Advertisement

Ships Race to Rescue 10 on Life Raft in Hurricane : Storm: Planes hover over crew of San Pedro-based fishing vessel to direct surface ships to scene. Crew of a yacht had been pulled earlier from same heavy seas.

Share
SPECIAL TO THE TIMES

A Coast Guard cutter from San Diego and other ships and aircraft were trying late Monday to help the stranded crew of a San Pedro-based fishing vessel caught in Hurricane Darby off the Mexican coast, the Coast Guard said.

Earlier Monday, the Coast Guard helped rescue another crew caught in the same storm while en route to Newport Beach, said Lt. John Davis of the Coast Guard operations center in Long Beach. That crew was headed to Port Hueneme on a merchant vessel that had picked them up Monday afternoon.

The storm appeared to be moving away from the 10-member crew of the San Pedro boat, the 60-foot fishing vessel Tutor. They had abandoned the craft and were bobbing on a life raft.

Advertisement

The crew, which had radioed at 7 p.m. Sunday that they were caught in 100-m.p.h. winds and 25-foot swells, was without radio contact in the raft. But three Coast Guard C-130s from Sacramento and a Navy P-3 airplane from Moffet Field took turns flying over the life raft while four ships headed toward it, about 150 miles west of Cabo San Lucas.

The stranded crew was too far offshore for a helicopter to get close enough to lift them to safety, Davis said.

The nearest of the four vessels, the merchant ship Lakambini, was about 150 miles away Monday evening and was not expected to get to the life raft until sometime today, Davis said. Meanwhile, one plane would remain overhead, he said. The planes took turns watching the life raft, refueling in La Paz, Mexico, he said.
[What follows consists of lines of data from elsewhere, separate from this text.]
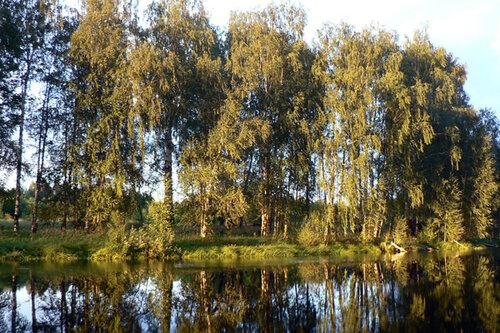 Сухоречье озеро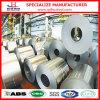 ASTM A792 Anti-Finger Druck-regelmäßiges Flitter Alu Zink-Stahlspule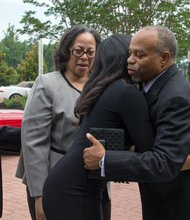Family greeted by Pastor John K. Jenkins upon arrival at First Baptist Church of Glenarden for the funeral of The Honorable Wayne K. Curry on Thursday, July 10.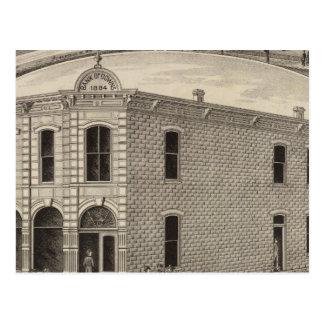 Banco de los plumones, residencias de la rabieta,  postales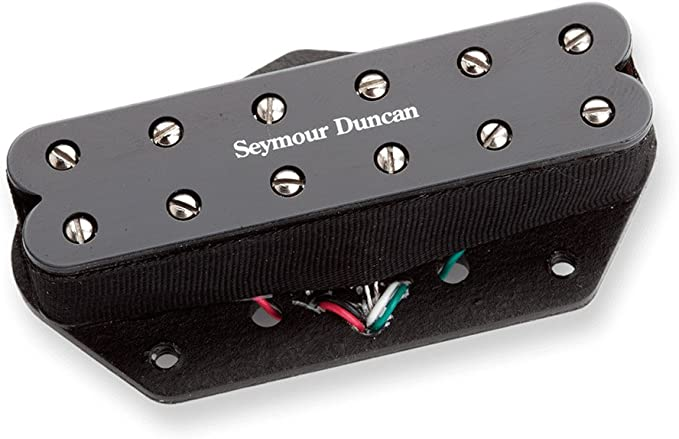 [DIAGRAM_1JK]  Amazon.com: Seymour Duncan ST591 Little 59 Lead Telecaster Pickup: Musical  Instruments | Wiring Diagram Seymour Duncan Little 59 Strat |  | Amazon.com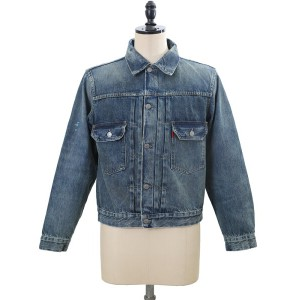 【SALE/セール】LEVIS VINTAGE CLOTHING(リーバイス ヴィンテージ クロージング) / 1953 TYPE II JACKET DIZZY (リーバイス ヴィンテージクロージン...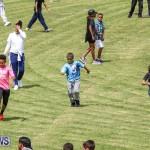 St. David's Cricket Club Good Friday Gilbert Lamb Fun Day Bermuda, March 25 2016-69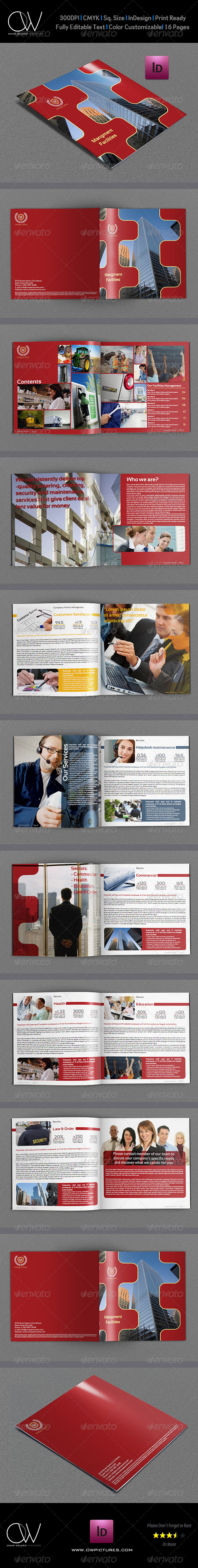 Corporate Brochure Template Vol.11 - 16 Pages - Corporate Brochures
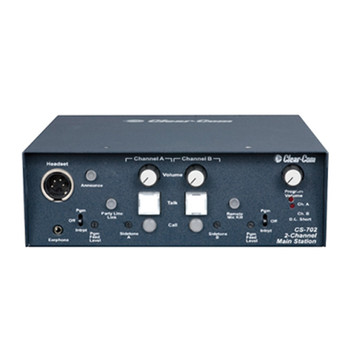 Clear-Com CS-702 2-Channel Portable Headset Main Station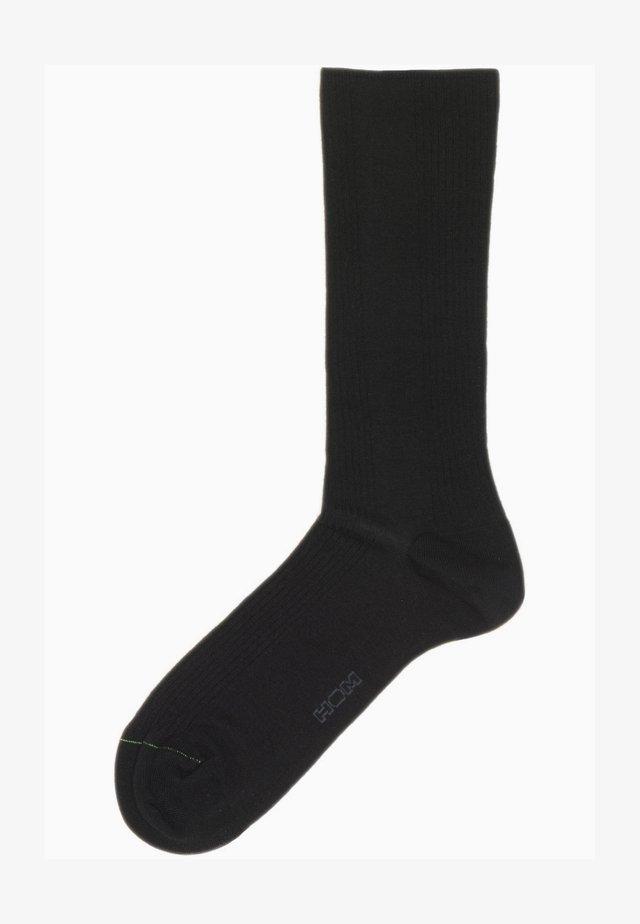 Strumpor - black combination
The other three ships included two Mexican naval vessels and the Coast Guard cutter Morganthau, dispatched from San Diego on Monday afternoon.

It was not known whether any of the 10 people aboard the raft were injured, Davis said.

The airplane crews overhead said the Tutor was still afloat late Monday, though it had lost its pilot house windows and rudder.

On Monday evening, winds were measured at about 58 m.p.h. and swells were 15 to 20 feet, Davis said. The hurricane was moving away from that area.

Advertisement

But Davis cautioned, “We’re having trouble with the weather conditions. It’s really tiring for the flight crews.”

One of the C-130s involved in the Tutor rescue attempt had flown over the other stranded crew that was eventually rescued Monday.

The yacht Oasis, which had been headed to Newport Beach from Florida, reported Sunday that it was caught in 90-m.p.h. winds and 25-foot seas 120 miles southwest of Cabo San Lucas.

Seven people were aboard the 70-foot yacht, which lost one engine due to fire and two pilot house windows.

The merchant vessel Chiquita Roma, out of the Bahamas, was the first ship to reach that scene about 12:45 p.m. Monday. It rescued the crew, one of whom might have suffered a broken arm, Davis said.

The Chiquita Roma was expected to reach Port Hueneme on Wednesday.